# SELECTION
As Hale LJ said at para [40]:
“If the existence of the jurisdiction is accepted, it may now be unnecessary to resolve the tension between the various statements made in the earlier decisions of this court. These cases all preceded the implementation of the Human Rights Act 1998. Now that the Human Rights Act is in force, the relevance of the jurisdiction may simply be to provide the vehicle which enables the court to conduct the necessary balancing exercise between the competing rights of the child under Article 8 and the media under Article 10.”
Lord Phillips of Worth Matravers MR said much the same thing at para [108]:
“The cases to which I have referred predate the Human Rights Act At the same time they reflect, to a large degree, an attempt to balance the rights conferred by Article 8 of the Human Rights Convention with the Article 10 right to freedom of expression I consider, however, that the principles to be derived from the pre Human Rights Act authorities cannot be rigidly applied. It is necessary in the individual case to balance Article 8 rights which are engaged against Article 10 rights.”
Thus the exercise of the jurisdiction now requires the court first to decide whether the child’s rights under Article 8 are engaged and, if so, then to conduct the necessary balancing exercise between the competing rights under Articles 8 and 10, considering the proportionality of the potential interference with each right considered independently.

# PROMPT
Copy out the text above on balancing Article 8 and Article 10 rights word for word, between "Thus the exercise" and "right considered independently.", inclusive.

# ENTRIES SHOWN
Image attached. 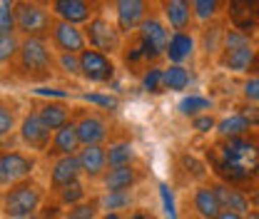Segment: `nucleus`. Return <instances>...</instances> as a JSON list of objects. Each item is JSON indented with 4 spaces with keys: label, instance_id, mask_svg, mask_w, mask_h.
Instances as JSON below:
<instances>
[{
    "label": "nucleus",
    "instance_id": "obj_4",
    "mask_svg": "<svg viewBox=\"0 0 259 219\" xmlns=\"http://www.w3.org/2000/svg\"><path fill=\"white\" fill-rule=\"evenodd\" d=\"M254 60H257V45L252 42V35L227 25L222 50L217 55L220 67L229 75H252Z\"/></svg>",
    "mask_w": 259,
    "mask_h": 219
},
{
    "label": "nucleus",
    "instance_id": "obj_15",
    "mask_svg": "<svg viewBox=\"0 0 259 219\" xmlns=\"http://www.w3.org/2000/svg\"><path fill=\"white\" fill-rule=\"evenodd\" d=\"M50 13L60 20H67V23H75V25H85L93 15H97L102 8L93 3V0H50L48 3Z\"/></svg>",
    "mask_w": 259,
    "mask_h": 219
},
{
    "label": "nucleus",
    "instance_id": "obj_47",
    "mask_svg": "<svg viewBox=\"0 0 259 219\" xmlns=\"http://www.w3.org/2000/svg\"><path fill=\"white\" fill-rule=\"evenodd\" d=\"M254 75H259V48H257V60H254V70H252Z\"/></svg>",
    "mask_w": 259,
    "mask_h": 219
},
{
    "label": "nucleus",
    "instance_id": "obj_25",
    "mask_svg": "<svg viewBox=\"0 0 259 219\" xmlns=\"http://www.w3.org/2000/svg\"><path fill=\"white\" fill-rule=\"evenodd\" d=\"M254 129V125L242 115V112H232V115H227L222 117L220 122H217V129H214V135H217V140H229V137H242V135H249Z\"/></svg>",
    "mask_w": 259,
    "mask_h": 219
},
{
    "label": "nucleus",
    "instance_id": "obj_12",
    "mask_svg": "<svg viewBox=\"0 0 259 219\" xmlns=\"http://www.w3.org/2000/svg\"><path fill=\"white\" fill-rule=\"evenodd\" d=\"M75 127H77V137L85 145H107L110 140V122L105 115H100L95 110H75Z\"/></svg>",
    "mask_w": 259,
    "mask_h": 219
},
{
    "label": "nucleus",
    "instance_id": "obj_1",
    "mask_svg": "<svg viewBox=\"0 0 259 219\" xmlns=\"http://www.w3.org/2000/svg\"><path fill=\"white\" fill-rule=\"evenodd\" d=\"M207 164L220 182L252 192L259 187V132L217 140L207 147Z\"/></svg>",
    "mask_w": 259,
    "mask_h": 219
},
{
    "label": "nucleus",
    "instance_id": "obj_11",
    "mask_svg": "<svg viewBox=\"0 0 259 219\" xmlns=\"http://www.w3.org/2000/svg\"><path fill=\"white\" fill-rule=\"evenodd\" d=\"M112 20L120 28V32L127 37L132 32L140 30V25L152 15L150 0H112Z\"/></svg>",
    "mask_w": 259,
    "mask_h": 219
},
{
    "label": "nucleus",
    "instance_id": "obj_42",
    "mask_svg": "<svg viewBox=\"0 0 259 219\" xmlns=\"http://www.w3.org/2000/svg\"><path fill=\"white\" fill-rule=\"evenodd\" d=\"M237 112H242L252 125H254V129H259V105H254V102H247V105H239L237 107Z\"/></svg>",
    "mask_w": 259,
    "mask_h": 219
},
{
    "label": "nucleus",
    "instance_id": "obj_28",
    "mask_svg": "<svg viewBox=\"0 0 259 219\" xmlns=\"http://www.w3.org/2000/svg\"><path fill=\"white\" fill-rule=\"evenodd\" d=\"M135 162H137V150L130 140H117L107 145V167H122Z\"/></svg>",
    "mask_w": 259,
    "mask_h": 219
},
{
    "label": "nucleus",
    "instance_id": "obj_3",
    "mask_svg": "<svg viewBox=\"0 0 259 219\" xmlns=\"http://www.w3.org/2000/svg\"><path fill=\"white\" fill-rule=\"evenodd\" d=\"M45 202H48V189L32 177L0 192V212L5 219H30Z\"/></svg>",
    "mask_w": 259,
    "mask_h": 219
},
{
    "label": "nucleus",
    "instance_id": "obj_35",
    "mask_svg": "<svg viewBox=\"0 0 259 219\" xmlns=\"http://www.w3.org/2000/svg\"><path fill=\"white\" fill-rule=\"evenodd\" d=\"M80 97H82V102L95 105V107L105 110V112H115V110H120V100H117L115 95H110V93H85V95H80Z\"/></svg>",
    "mask_w": 259,
    "mask_h": 219
},
{
    "label": "nucleus",
    "instance_id": "obj_9",
    "mask_svg": "<svg viewBox=\"0 0 259 219\" xmlns=\"http://www.w3.org/2000/svg\"><path fill=\"white\" fill-rule=\"evenodd\" d=\"M137 35V40L142 42V50H145V55H147V63L150 65H157L164 58V50H167V42H169V35L172 30L167 28V23L162 20V15H150L142 25H140V30L135 32Z\"/></svg>",
    "mask_w": 259,
    "mask_h": 219
},
{
    "label": "nucleus",
    "instance_id": "obj_36",
    "mask_svg": "<svg viewBox=\"0 0 259 219\" xmlns=\"http://www.w3.org/2000/svg\"><path fill=\"white\" fill-rule=\"evenodd\" d=\"M55 65L63 70L65 75L82 80V75H80V55H75V53H55Z\"/></svg>",
    "mask_w": 259,
    "mask_h": 219
},
{
    "label": "nucleus",
    "instance_id": "obj_52",
    "mask_svg": "<svg viewBox=\"0 0 259 219\" xmlns=\"http://www.w3.org/2000/svg\"><path fill=\"white\" fill-rule=\"evenodd\" d=\"M160 3H162V0H157V5H160Z\"/></svg>",
    "mask_w": 259,
    "mask_h": 219
},
{
    "label": "nucleus",
    "instance_id": "obj_46",
    "mask_svg": "<svg viewBox=\"0 0 259 219\" xmlns=\"http://www.w3.org/2000/svg\"><path fill=\"white\" fill-rule=\"evenodd\" d=\"M249 197H252V204H254V209H259V187L252 189V192H249Z\"/></svg>",
    "mask_w": 259,
    "mask_h": 219
},
{
    "label": "nucleus",
    "instance_id": "obj_50",
    "mask_svg": "<svg viewBox=\"0 0 259 219\" xmlns=\"http://www.w3.org/2000/svg\"><path fill=\"white\" fill-rule=\"evenodd\" d=\"M93 3H97V5H100V0H93ZM100 8H102V5H100Z\"/></svg>",
    "mask_w": 259,
    "mask_h": 219
},
{
    "label": "nucleus",
    "instance_id": "obj_40",
    "mask_svg": "<svg viewBox=\"0 0 259 219\" xmlns=\"http://www.w3.org/2000/svg\"><path fill=\"white\" fill-rule=\"evenodd\" d=\"M63 212H65V207H60L55 199H50V202H45L30 219H63Z\"/></svg>",
    "mask_w": 259,
    "mask_h": 219
},
{
    "label": "nucleus",
    "instance_id": "obj_17",
    "mask_svg": "<svg viewBox=\"0 0 259 219\" xmlns=\"http://www.w3.org/2000/svg\"><path fill=\"white\" fill-rule=\"evenodd\" d=\"M145 172L137 164H122V167H107V172L100 177L102 192H130L142 182Z\"/></svg>",
    "mask_w": 259,
    "mask_h": 219
},
{
    "label": "nucleus",
    "instance_id": "obj_24",
    "mask_svg": "<svg viewBox=\"0 0 259 219\" xmlns=\"http://www.w3.org/2000/svg\"><path fill=\"white\" fill-rule=\"evenodd\" d=\"M212 187H214L217 197H220V202H222V209H232V212H237V214H244V217H247V214L254 209L249 192H244V189H239V187H232V185L220 182V180H217Z\"/></svg>",
    "mask_w": 259,
    "mask_h": 219
},
{
    "label": "nucleus",
    "instance_id": "obj_31",
    "mask_svg": "<svg viewBox=\"0 0 259 219\" xmlns=\"http://www.w3.org/2000/svg\"><path fill=\"white\" fill-rule=\"evenodd\" d=\"M102 212H130L135 207V194L130 192H102L100 194Z\"/></svg>",
    "mask_w": 259,
    "mask_h": 219
},
{
    "label": "nucleus",
    "instance_id": "obj_27",
    "mask_svg": "<svg viewBox=\"0 0 259 219\" xmlns=\"http://www.w3.org/2000/svg\"><path fill=\"white\" fill-rule=\"evenodd\" d=\"M192 85V72L187 65H164V90L167 93H185Z\"/></svg>",
    "mask_w": 259,
    "mask_h": 219
},
{
    "label": "nucleus",
    "instance_id": "obj_39",
    "mask_svg": "<svg viewBox=\"0 0 259 219\" xmlns=\"http://www.w3.org/2000/svg\"><path fill=\"white\" fill-rule=\"evenodd\" d=\"M242 97L247 100V102H254L259 105V75H247L244 77V82H242Z\"/></svg>",
    "mask_w": 259,
    "mask_h": 219
},
{
    "label": "nucleus",
    "instance_id": "obj_18",
    "mask_svg": "<svg viewBox=\"0 0 259 219\" xmlns=\"http://www.w3.org/2000/svg\"><path fill=\"white\" fill-rule=\"evenodd\" d=\"M77 180H82V167H80L77 155L53 159V167H50V182H48L50 197L58 194V192H60L63 187H67V185L77 182Z\"/></svg>",
    "mask_w": 259,
    "mask_h": 219
},
{
    "label": "nucleus",
    "instance_id": "obj_45",
    "mask_svg": "<svg viewBox=\"0 0 259 219\" xmlns=\"http://www.w3.org/2000/svg\"><path fill=\"white\" fill-rule=\"evenodd\" d=\"M217 219H247L244 214H237V212H232V209H222V214Z\"/></svg>",
    "mask_w": 259,
    "mask_h": 219
},
{
    "label": "nucleus",
    "instance_id": "obj_51",
    "mask_svg": "<svg viewBox=\"0 0 259 219\" xmlns=\"http://www.w3.org/2000/svg\"><path fill=\"white\" fill-rule=\"evenodd\" d=\"M0 77H3V67H0Z\"/></svg>",
    "mask_w": 259,
    "mask_h": 219
},
{
    "label": "nucleus",
    "instance_id": "obj_2",
    "mask_svg": "<svg viewBox=\"0 0 259 219\" xmlns=\"http://www.w3.org/2000/svg\"><path fill=\"white\" fill-rule=\"evenodd\" d=\"M55 67H58L55 65V50H53L48 37H23L15 63L8 65L13 80L30 82V85L48 82L53 77Z\"/></svg>",
    "mask_w": 259,
    "mask_h": 219
},
{
    "label": "nucleus",
    "instance_id": "obj_13",
    "mask_svg": "<svg viewBox=\"0 0 259 219\" xmlns=\"http://www.w3.org/2000/svg\"><path fill=\"white\" fill-rule=\"evenodd\" d=\"M48 40H50V45H53L55 53H75V55H80L88 48V40H85L82 28L75 25V23L60 20V18L53 20V28H50Z\"/></svg>",
    "mask_w": 259,
    "mask_h": 219
},
{
    "label": "nucleus",
    "instance_id": "obj_19",
    "mask_svg": "<svg viewBox=\"0 0 259 219\" xmlns=\"http://www.w3.org/2000/svg\"><path fill=\"white\" fill-rule=\"evenodd\" d=\"M197 50H199V45H197V37L192 30H172L167 50H164V60L172 65H187Z\"/></svg>",
    "mask_w": 259,
    "mask_h": 219
},
{
    "label": "nucleus",
    "instance_id": "obj_29",
    "mask_svg": "<svg viewBox=\"0 0 259 219\" xmlns=\"http://www.w3.org/2000/svg\"><path fill=\"white\" fill-rule=\"evenodd\" d=\"M214 107V100H209L207 95H197V93H190L185 95L180 102H177V112L182 115V117H197V115H204V112H209Z\"/></svg>",
    "mask_w": 259,
    "mask_h": 219
},
{
    "label": "nucleus",
    "instance_id": "obj_16",
    "mask_svg": "<svg viewBox=\"0 0 259 219\" xmlns=\"http://www.w3.org/2000/svg\"><path fill=\"white\" fill-rule=\"evenodd\" d=\"M32 110H37V115L42 117V122L50 127L53 132L67 125L75 117V110L70 107V102L65 100H50V97H35L30 102Z\"/></svg>",
    "mask_w": 259,
    "mask_h": 219
},
{
    "label": "nucleus",
    "instance_id": "obj_8",
    "mask_svg": "<svg viewBox=\"0 0 259 219\" xmlns=\"http://www.w3.org/2000/svg\"><path fill=\"white\" fill-rule=\"evenodd\" d=\"M80 75L90 85H110L117 75V60L112 55L88 45L80 53Z\"/></svg>",
    "mask_w": 259,
    "mask_h": 219
},
{
    "label": "nucleus",
    "instance_id": "obj_37",
    "mask_svg": "<svg viewBox=\"0 0 259 219\" xmlns=\"http://www.w3.org/2000/svg\"><path fill=\"white\" fill-rule=\"evenodd\" d=\"M15 3L18 0H0V32H15Z\"/></svg>",
    "mask_w": 259,
    "mask_h": 219
},
{
    "label": "nucleus",
    "instance_id": "obj_26",
    "mask_svg": "<svg viewBox=\"0 0 259 219\" xmlns=\"http://www.w3.org/2000/svg\"><path fill=\"white\" fill-rule=\"evenodd\" d=\"M20 107L13 97H3L0 95V140L10 137L13 132H18L20 125Z\"/></svg>",
    "mask_w": 259,
    "mask_h": 219
},
{
    "label": "nucleus",
    "instance_id": "obj_44",
    "mask_svg": "<svg viewBox=\"0 0 259 219\" xmlns=\"http://www.w3.org/2000/svg\"><path fill=\"white\" fill-rule=\"evenodd\" d=\"M97 219H127V212H102Z\"/></svg>",
    "mask_w": 259,
    "mask_h": 219
},
{
    "label": "nucleus",
    "instance_id": "obj_32",
    "mask_svg": "<svg viewBox=\"0 0 259 219\" xmlns=\"http://www.w3.org/2000/svg\"><path fill=\"white\" fill-rule=\"evenodd\" d=\"M140 85H142V90H145L147 95L167 93V90H164V67H162L160 63L150 65V67L140 75Z\"/></svg>",
    "mask_w": 259,
    "mask_h": 219
},
{
    "label": "nucleus",
    "instance_id": "obj_6",
    "mask_svg": "<svg viewBox=\"0 0 259 219\" xmlns=\"http://www.w3.org/2000/svg\"><path fill=\"white\" fill-rule=\"evenodd\" d=\"M82 32H85V40L90 48L95 50H102L112 58H117L122 53V45H125V35L120 32V28L115 25V20H110L102 10L93 15L85 25H82Z\"/></svg>",
    "mask_w": 259,
    "mask_h": 219
},
{
    "label": "nucleus",
    "instance_id": "obj_20",
    "mask_svg": "<svg viewBox=\"0 0 259 219\" xmlns=\"http://www.w3.org/2000/svg\"><path fill=\"white\" fill-rule=\"evenodd\" d=\"M160 15L169 30H192L194 10L190 0H162Z\"/></svg>",
    "mask_w": 259,
    "mask_h": 219
},
{
    "label": "nucleus",
    "instance_id": "obj_22",
    "mask_svg": "<svg viewBox=\"0 0 259 219\" xmlns=\"http://www.w3.org/2000/svg\"><path fill=\"white\" fill-rule=\"evenodd\" d=\"M77 159L82 167V177L100 182V177L107 172V145H85L77 152Z\"/></svg>",
    "mask_w": 259,
    "mask_h": 219
},
{
    "label": "nucleus",
    "instance_id": "obj_41",
    "mask_svg": "<svg viewBox=\"0 0 259 219\" xmlns=\"http://www.w3.org/2000/svg\"><path fill=\"white\" fill-rule=\"evenodd\" d=\"M160 197H162V207H164V214L169 219H177V209H175V199H172V192L167 185H160Z\"/></svg>",
    "mask_w": 259,
    "mask_h": 219
},
{
    "label": "nucleus",
    "instance_id": "obj_14",
    "mask_svg": "<svg viewBox=\"0 0 259 219\" xmlns=\"http://www.w3.org/2000/svg\"><path fill=\"white\" fill-rule=\"evenodd\" d=\"M225 18L227 25L252 35L259 30V0H227Z\"/></svg>",
    "mask_w": 259,
    "mask_h": 219
},
{
    "label": "nucleus",
    "instance_id": "obj_43",
    "mask_svg": "<svg viewBox=\"0 0 259 219\" xmlns=\"http://www.w3.org/2000/svg\"><path fill=\"white\" fill-rule=\"evenodd\" d=\"M127 219H160L152 209H147V207H132L127 212Z\"/></svg>",
    "mask_w": 259,
    "mask_h": 219
},
{
    "label": "nucleus",
    "instance_id": "obj_21",
    "mask_svg": "<svg viewBox=\"0 0 259 219\" xmlns=\"http://www.w3.org/2000/svg\"><path fill=\"white\" fill-rule=\"evenodd\" d=\"M80 150H82V142L77 137V127H75V120H70L67 125H63L60 129L53 132V142H50L45 155L50 159H58V157L77 155Z\"/></svg>",
    "mask_w": 259,
    "mask_h": 219
},
{
    "label": "nucleus",
    "instance_id": "obj_48",
    "mask_svg": "<svg viewBox=\"0 0 259 219\" xmlns=\"http://www.w3.org/2000/svg\"><path fill=\"white\" fill-rule=\"evenodd\" d=\"M247 219H259V209H252V212L247 214Z\"/></svg>",
    "mask_w": 259,
    "mask_h": 219
},
{
    "label": "nucleus",
    "instance_id": "obj_49",
    "mask_svg": "<svg viewBox=\"0 0 259 219\" xmlns=\"http://www.w3.org/2000/svg\"><path fill=\"white\" fill-rule=\"evenodd\" d=\"M110 3H112V0H100V5H102V8H105V5H110Z\"/></svg>",
    "mask_w": 259,
    "mask_h": 219
},
{
    "label": "nucleus",
    "instance_id": "obj_23",
    "mask_svg": "<svg viewBox=\"0 0 259 219\" xmlns=\"http://www.w3.org/2000/svg\"><path fill=\"white\" fill-rule=\"evenodd\" d=\"M190 202H192V212L199 219H217L222 214V202L212 185H197L192 189Z\"/></svg>",
    "mask_w": 259,
    "mask_h": 219
},
{
    "label": "nucleus",
    "instance_id": "obj_34",
    "mask_svg": "<svg viewBox=\"0 0 259 219\" xmlns=\"http://www.w3.org/2000/svg\"><path fill=\"white\" fill-rule=\"evenodd\" d=\"M88 197H90V194H88V187H85L82 180H77V182L63 187L58 194H53V199H55L60 207H72V204H77V202H82V199H88Z\"/></svg>",
    "mask_w": 259,
    "mask_h": 219
},
{
    "label": "nucleus",
    "instance_id": "obj_7",
    "mask_svg": "<svg viewBox=\"0 0 259 219\" xmlns=\"http://www.w3.org/2000/svg\"><path fill=\"white\" fill-rule=\"evenodd\" d=\"M37 169V155L30 150H0V189L32 177Z\"/></svg>",
    "mask_w": 259,
    "mask_h": 219
},
{
    "label": "nucleus",
    "instance_id": "obj_30",
    "mask_svg": "<svg viewBox=\"0 0 259 219\" xmlns=\"http://www.w3.org/2000/svg\"><path fill=\"white\" fill-rule=\"evenodd\" d=\"M102 214V202H100V194H90L88 199L72 204V207H65L63 219H97Z\"/></svg>",
    "mask_w": 259,
    "mask_h": 219
},
{
    "label": "nucleus",
    "instance_id": "obj_38",
    "mask_svg": "<svg viewBox=\"0 0 259 219\" xmlns=\"http://www.w3.org/2000/svg\"><path fill=\"white\" fill-rule=\"evenodd\" d=\"M217 117L212 115V112H204V115H197V117H192V129L194 132H199V135H209V132H214L217 129Z\"/></svg>",
    "mask_w": 259,
    "mask_h": 219
},
{
    "label": "nucleus",
    "instance_id": "obj_10",
    "mask_svg": "<svg viewBox=\"0 0 259 219\" xmlns=\"http://www.w3.org/2000/svg\"><path fill=\"white\" fill-rule=\"evenodd\" d=\"M18 140L25 150H30L35 155H45L50 142H53V129L42 122V117L37 115V110H25L18 125Z\"/></svg>",
    "mask_w": 259,
    "mask_h": 219
},
{
    "label": "nucleus",
    "instance_id": "obj_33",
    "mask_svg": "<svg viewBox=\"0 0 259 219\" xmlns=\"http://www.w3.org/2000/svg\"><path fill=\"white\" fill-rule=\"evenodd\" d=\"M20 42H23V37L18 32H0V67L15 63V58L20 53Z\"/></svg>",
    "mask_w": 259,
    "mask_h": 219
},
{
    "label": "nucleus",
    "instance_id": "obj_5",
    "mask_svg": "<svg viewBox=\"0 0 259 219\" xmlns=\"http://www.w3.org/2000/svg\"><path fill=\"white\" fill-rule=\"evenodd\" d=\"M55 15L48 5L35 0H18L15 3V32L20 37H48Z\"/></svg>",
    "mask_w": 259,
    "mask_h": 219
}]
</instances>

# ANSWER BELOW
Thus the exercise of the jurisdiction now requires the court first to decide whether the child’s rights under Article 8 are engaged and, if so, then to conduct the necessary balancing exercise between the competing rights under Articles 8 and 10, considering the proportionality of the potential interference with each right considered independently.